_Текст страницы_:
★ ★ ★

Книга: Когда кончится нефть и другие уроки экономики
Назад: Политическая экономика
Дальше: Рост после смерти урок № 14. Смерть диктатора – хорошие новости для экономики

Трудности одиночного лидерства
урок № 13. Чем дольше вождь находится у власти, тем ниже темпы роста

Здравый смысл подсказывает, что стабильных режимов, в которых главные политические решения принимаются одним человеком, не бывает. Или, точнее, бывают, но они никак не могут обеспечить своим странам устойчивое экономическое развитие.
Дискуссия на эту тему возникла не на пустом месте. Десятки ученых бьются над тем, чтобы доказать экономические преимущества демократий перед диктатурами. Одни указывают на Эфиопию Менгисту Хайле Мариама, Кубу Фиделя Кастро, Ирак Саддама Хусейна – уже приевшиеся примеры экономических провалов. Оппоненты, которых тоже немало, предъявляют южнокорейское и мексиканское чудеса, начавшиеся задолго до появления там устойчивой демократии, напоминают про быстрый рост Индонезии в первые десятилетия при Мохаммеде Сухарто и даже записывают в свой актив успех Чили. Несмотря на то что экономический рост при социалистическом правительстве, сменившем Аугусто Пиночета, был как минимум в 2 раза выше, есть экономисты, которые считают, что этому способствовали либеральные реформы диктатора.

★ ★ ★

_Предоставленные записи_:
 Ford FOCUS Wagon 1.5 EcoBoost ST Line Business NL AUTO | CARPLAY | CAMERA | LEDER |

★ ★ ★

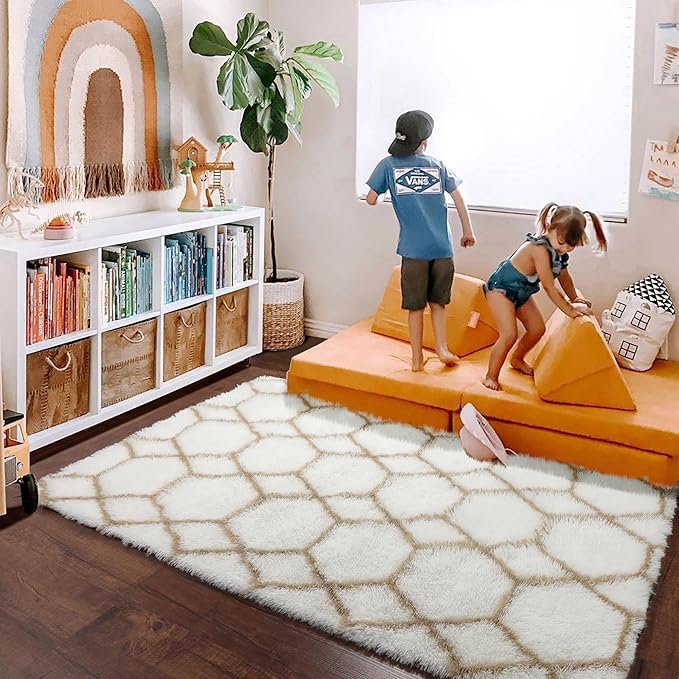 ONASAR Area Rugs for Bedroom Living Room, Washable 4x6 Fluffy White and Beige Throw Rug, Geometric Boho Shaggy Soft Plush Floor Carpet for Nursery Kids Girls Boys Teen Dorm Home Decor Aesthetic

★ ★ ★

_Задания_:
1) Перепишите из текста об экономике диктатур отрывок между словами «Здравый смысл подсказывает, что» и «устойчивое экономическое развитие.», включая их.
2) Ответьте на вопросы по тексту об экономике диктатур:
(а) Какой номер у урока «Чем дольше вождь находится у власти, тем ниже темпы роста»?
(б) Какие три страны и их руководителей называют примерами экономических провалов?
(в) Как минимум во сколько раз был выше экономический рост при социалистическом правительстве, сменившем Аугусто Пиночета?

_Ожидаемые ответы_:
1)
Здравый смысл подсказывает, что стабильных режимов, в которых главные политические решения принимаются одним человеком, не бывает. Или, точнее, бывают, но они никак не могут обеспечить своим странам устойчивое экономическое развитие.

2)
(а) № 13.
(б) Эфиопия Менгисту Хайле Мариама, Куба Фиделя Кастро, Ирак Саддама Хусейна.
(в) Как минимум в 2 раза.